Overview of the system switchover facility

If a failure occurs on the HiRDB that is actively processing jobs, job processing can be automatically switched over to the standby HiRDB. This ability is called the system switchover facility. Job processing is interrupted from the time the failure occurs to the time processing is switched over to the standby HiRDB. The system switchover facility is used to keep system downtime to a minimum when a failure occurs.

There are two types of system switchover facilities: the standby system switchover facility and the standby-less system switchover facility. Moreover, the system switchover facility can be operated in monitor mode or server mode, depending on the types of failures to be monitored. The following table shows the system switchover facilities and the modes in which they can be used.

Table 8-1 Types of system switchover facility and operation modes

System switchover facility type		Operation method
System switchover facility type		Monitor mode	Server mode
Standby system switchover facility	Normal system switchover	Y	Y
	User server hot standby	N	Y
	Rapid system switchover	N	Y
Standby-less system switchover facility^#	Standby-less system switchover (1:1) facility	N	Y
Standby-less system switchover facility^#	Standby-less system switchover (effects distributed) facility	N	Y

Legend:: Y: Can be used.; N: Cannot be used.

#: To use the standby-less system switchover facility, you must have HiRDB Advanced High Availability.

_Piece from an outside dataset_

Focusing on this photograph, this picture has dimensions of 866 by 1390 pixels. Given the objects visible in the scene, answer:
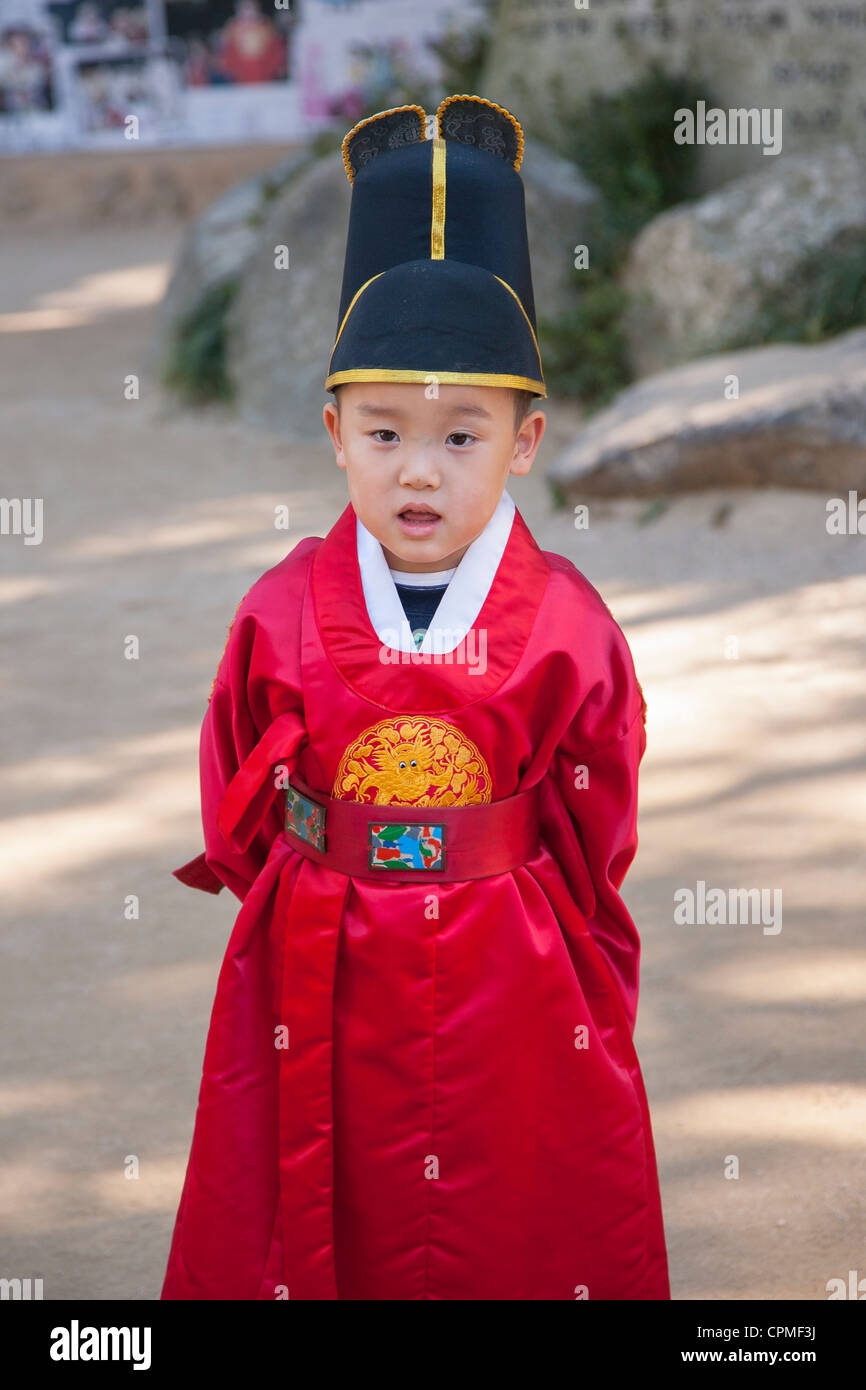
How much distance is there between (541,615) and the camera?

Organization of this subsection: (1) Overview of the standby system switchover facility; (2) Overview of the standby-less system switchover facility; (3) Cluster software supported by HiRDB; (4) Shared disk unit

(1) Overview of the standby system switchover facility

By deploying a standby HiRDB that is separate from the HiRDB actively processing jobs, if a failure occurs on the HiRDB that is actively processing jobs, job processing is automatically switched over to the standby HiRDB. This ability is called the standby system switchover facility.

To implement the standby system switchover facility, you need a cluster system configuration that uses multiple server machines. For a HiRDB single server configuration, the system is switched over on a per-system basis. However, note that system switchover cannot be performed for utility special units (UNIX edition only). For a HiRDB parallel server configuration, the system is switched over on a per-unit basis. Note that using the user server hot standby or rapid system switchover facility can shorten the time required for system switchover. For details about the user server hot standby or rapid system switchover facility, see Reducing system switchover time (user server hot standby, rapid system switchover facility) in the HiRDB Version 9 System Operation Guide.

The system on which jobs are currently being processed is called the running system, and the system that is currently in reserve is called the standby system. Whenever a system switchover occurs, the running system and the standby system are swapped. In addition, to distinguish between the two systems while you are building them and configuring the environments, the system that is initially started as the running system is called the primary system, and the system that is first started as the standby system is called the secondary system. Although the running and the standby systems change whenever a system switchover occurs, the primary system and secondary system do not. The following figure provides an overview of the system switchover facility (standby system switchover facility).

Figure 8-1 Overview of the system switchover facility (standby system switchover facility)

[Figure]

#1: In this manual, the product that performs the system switchover is referred to as cluster software. For details about the cluster software products supported by HiRDB, see (3) Cluster software supported by HiRDB below.

#2: For details about the shared disk unit, see (4) Shared disk unit below.

Explanation: If a failure occurs on the running system while it is processing jobs, the failure is reported to the standby system, and the system is switched over. The standby system becomes the running system and resumes job processing.

(2) Overview of the standby-less system switchover facility

If a failure occurs on the HiRDB that is actively processing jobs, the system is switched over to another unit whose currently running back-end server takes over the processing. This is called the standby-less system switchover facility. In contrast with the standby system switchover facility, with the standby-less system switchover facility you do not have to allocate a standby unit.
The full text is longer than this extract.